He is an economic geographer who specialised on issues around environmental sustainability already in the 1990s. His current research foci are in the fields of socio-ecological transitions and the role of sufficiency-oriented practices. He recently co-edited an Open-Access anthology on post-growth geographies (Lange et al. 2022, transcript) and co-authored a textbook (in German) on the economic geographies of sustainability (Affolderbach/Schulz 2024, UTB).
Christian mainly teaches in the Master in Geography and Spatial Planning (MAGEO) as well as in the Formation Continue en Aménagement du Territoire (FCAT) and the Doctoral School in Humanities and Social Sciences (DSHSS).
Christian Schulz is a member of the Academy for Territorial Development in the Leibniz Association (ARL).
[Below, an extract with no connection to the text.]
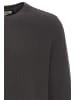 BLEND Rundhals Strickpullover Basic Langarm Sweater in Dunkelgrau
Before joining the University of Luxembourg, he worked at Saarland University (Germany), University of Metz (today: University of Lorraine, France), University of Cologne, University of Duisburg/Essen, and University of Frankfurt/Main (all Germany).
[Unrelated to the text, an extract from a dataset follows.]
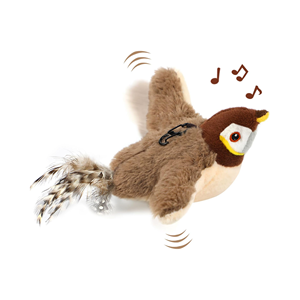 Nuevo Juguete Interactivo para Gatos 2025: Pájaro de Peluche Eléctrico Recargable con Movimiento, Activado por Tacto, Tipo Gorrión - Product Image 1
He held visiting professorships at Simon Fraser University (Canada), Sun Yat-sen University Guangzhou (China), Worcester Polytechnic Institute (USA) and University of Hull (UK).
Christian Schulz studied geography in Saarbrücken (Germany), Québec (Canada) and Metz (France). After his PhD (1997, Saarland University) he moved to the University of Cologne (Germany) where he finished his habilitation thesis in 2004, dealing with environmental producer services and knowledge transfer in the manufacturing sector.